■ Exercise prompt ■
Copy out, word for word, every line from the one containing "In terms of" through the final line, including both ends.

Spatial question entries:
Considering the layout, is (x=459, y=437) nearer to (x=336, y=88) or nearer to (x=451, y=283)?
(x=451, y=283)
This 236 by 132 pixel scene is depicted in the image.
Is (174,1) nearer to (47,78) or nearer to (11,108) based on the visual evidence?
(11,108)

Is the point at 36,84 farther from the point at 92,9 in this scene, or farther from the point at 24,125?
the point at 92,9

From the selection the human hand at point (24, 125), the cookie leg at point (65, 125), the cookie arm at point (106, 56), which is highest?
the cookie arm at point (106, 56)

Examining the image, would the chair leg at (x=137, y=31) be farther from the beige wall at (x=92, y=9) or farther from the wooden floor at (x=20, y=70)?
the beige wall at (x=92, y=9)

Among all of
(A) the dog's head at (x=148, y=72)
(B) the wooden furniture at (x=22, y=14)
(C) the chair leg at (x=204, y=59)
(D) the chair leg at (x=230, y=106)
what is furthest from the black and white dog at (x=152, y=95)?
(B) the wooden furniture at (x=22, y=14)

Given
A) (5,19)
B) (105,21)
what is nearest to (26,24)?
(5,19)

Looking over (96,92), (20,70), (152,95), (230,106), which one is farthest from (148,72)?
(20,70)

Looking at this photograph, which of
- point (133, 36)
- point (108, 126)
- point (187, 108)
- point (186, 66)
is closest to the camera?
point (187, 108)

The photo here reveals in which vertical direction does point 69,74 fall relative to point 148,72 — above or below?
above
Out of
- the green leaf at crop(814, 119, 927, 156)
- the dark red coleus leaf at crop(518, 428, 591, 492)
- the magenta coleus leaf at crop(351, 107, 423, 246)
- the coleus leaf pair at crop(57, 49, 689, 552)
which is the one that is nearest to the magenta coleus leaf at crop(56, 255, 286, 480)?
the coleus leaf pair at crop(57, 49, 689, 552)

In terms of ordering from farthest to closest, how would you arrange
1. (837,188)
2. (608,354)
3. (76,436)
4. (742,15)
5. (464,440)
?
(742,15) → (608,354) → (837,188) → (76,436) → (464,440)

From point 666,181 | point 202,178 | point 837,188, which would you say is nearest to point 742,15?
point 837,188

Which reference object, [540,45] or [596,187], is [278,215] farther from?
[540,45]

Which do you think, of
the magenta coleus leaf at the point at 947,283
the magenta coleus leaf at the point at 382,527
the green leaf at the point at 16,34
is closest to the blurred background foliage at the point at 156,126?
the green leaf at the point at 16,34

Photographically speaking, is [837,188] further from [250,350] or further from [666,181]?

■ Exercise response ■
In terms of ordering from farthest to closest, how would you arrange
1. (837,188)
2. (608,354)
3. (76,436)
4. (742,15)
5. (464,440)
?
(742,15) → (608,354) → (837,188) → (76,436) → (464,440)

From point 666,181 | point 202,178 | point 837,188, which would you say is nearest to point 742,15?
point 837,188

Which reference object, [540,45] or [596,187], is [278,215] farther from?
[540,45]

Which do you think, of
the magenta coleus leaf at the point at 947,283
the magenta coleus leaf at the point at 382,527
the green leaf at the point at 16,34
is closest to the blurred background foliage at the point at 156,126?
the green leaf at the point at 16,34

Photographically speaking, is [837,188] further from [250,350] or further from [666,181]?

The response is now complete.